[Study material Boundary: Start]
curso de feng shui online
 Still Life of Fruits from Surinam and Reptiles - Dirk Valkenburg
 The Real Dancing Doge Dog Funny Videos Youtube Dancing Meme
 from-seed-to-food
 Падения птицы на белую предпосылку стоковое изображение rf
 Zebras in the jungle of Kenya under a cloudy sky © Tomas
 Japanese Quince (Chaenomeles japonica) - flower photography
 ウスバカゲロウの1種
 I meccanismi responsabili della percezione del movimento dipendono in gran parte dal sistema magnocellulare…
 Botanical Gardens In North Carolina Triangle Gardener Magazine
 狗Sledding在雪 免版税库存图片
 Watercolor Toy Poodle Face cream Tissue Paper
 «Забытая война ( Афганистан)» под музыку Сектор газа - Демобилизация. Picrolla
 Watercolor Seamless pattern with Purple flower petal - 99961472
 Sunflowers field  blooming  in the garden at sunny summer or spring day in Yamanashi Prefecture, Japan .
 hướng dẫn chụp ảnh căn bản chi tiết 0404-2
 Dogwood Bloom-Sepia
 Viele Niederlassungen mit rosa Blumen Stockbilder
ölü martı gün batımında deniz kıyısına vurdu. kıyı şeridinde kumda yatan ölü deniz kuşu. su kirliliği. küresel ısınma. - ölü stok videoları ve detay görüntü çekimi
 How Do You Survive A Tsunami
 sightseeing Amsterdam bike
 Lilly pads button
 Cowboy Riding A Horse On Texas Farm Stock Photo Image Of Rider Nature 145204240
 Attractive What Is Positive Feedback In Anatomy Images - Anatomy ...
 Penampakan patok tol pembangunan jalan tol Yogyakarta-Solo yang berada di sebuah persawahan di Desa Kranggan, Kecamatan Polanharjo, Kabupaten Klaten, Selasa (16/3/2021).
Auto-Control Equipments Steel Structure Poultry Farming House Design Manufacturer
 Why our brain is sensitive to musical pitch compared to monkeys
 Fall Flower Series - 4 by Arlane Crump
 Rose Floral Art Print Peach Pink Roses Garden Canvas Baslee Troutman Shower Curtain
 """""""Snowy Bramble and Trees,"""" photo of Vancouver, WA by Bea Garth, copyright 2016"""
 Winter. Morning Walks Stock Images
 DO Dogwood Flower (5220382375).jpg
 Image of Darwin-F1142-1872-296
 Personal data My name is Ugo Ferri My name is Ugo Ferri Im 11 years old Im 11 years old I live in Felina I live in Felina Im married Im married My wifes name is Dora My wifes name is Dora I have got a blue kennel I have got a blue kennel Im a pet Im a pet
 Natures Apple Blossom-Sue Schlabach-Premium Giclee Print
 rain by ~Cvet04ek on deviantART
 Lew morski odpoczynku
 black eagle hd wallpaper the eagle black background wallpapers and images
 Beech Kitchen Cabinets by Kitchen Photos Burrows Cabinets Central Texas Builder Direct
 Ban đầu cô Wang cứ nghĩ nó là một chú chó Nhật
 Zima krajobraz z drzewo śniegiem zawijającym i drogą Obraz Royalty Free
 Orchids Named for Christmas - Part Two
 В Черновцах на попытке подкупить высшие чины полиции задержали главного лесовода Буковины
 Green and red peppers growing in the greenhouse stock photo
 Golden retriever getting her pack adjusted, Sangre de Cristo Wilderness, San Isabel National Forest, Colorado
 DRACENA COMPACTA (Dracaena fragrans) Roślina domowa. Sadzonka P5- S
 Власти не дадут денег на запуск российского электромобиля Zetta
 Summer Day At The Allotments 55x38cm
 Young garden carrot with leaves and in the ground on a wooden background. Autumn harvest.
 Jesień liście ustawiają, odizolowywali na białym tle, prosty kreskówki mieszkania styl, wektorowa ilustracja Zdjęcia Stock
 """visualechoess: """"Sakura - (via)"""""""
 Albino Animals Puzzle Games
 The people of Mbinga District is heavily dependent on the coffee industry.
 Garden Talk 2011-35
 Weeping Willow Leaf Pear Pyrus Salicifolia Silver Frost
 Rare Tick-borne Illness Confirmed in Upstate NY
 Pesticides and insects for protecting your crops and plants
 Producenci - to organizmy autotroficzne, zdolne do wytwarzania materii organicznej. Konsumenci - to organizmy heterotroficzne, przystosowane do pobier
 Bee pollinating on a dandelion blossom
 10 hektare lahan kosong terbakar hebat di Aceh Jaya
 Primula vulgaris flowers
[Study material Boundary: End]
What this task involves » Track down every line in the entries that includes the string "with", and copy it.

Solved problem »
 Watercolor Seamless pattern with Purple flower petal - 99961472
 Young garden carrot with leaves and in the ground on a wooden background. Autumn harvest.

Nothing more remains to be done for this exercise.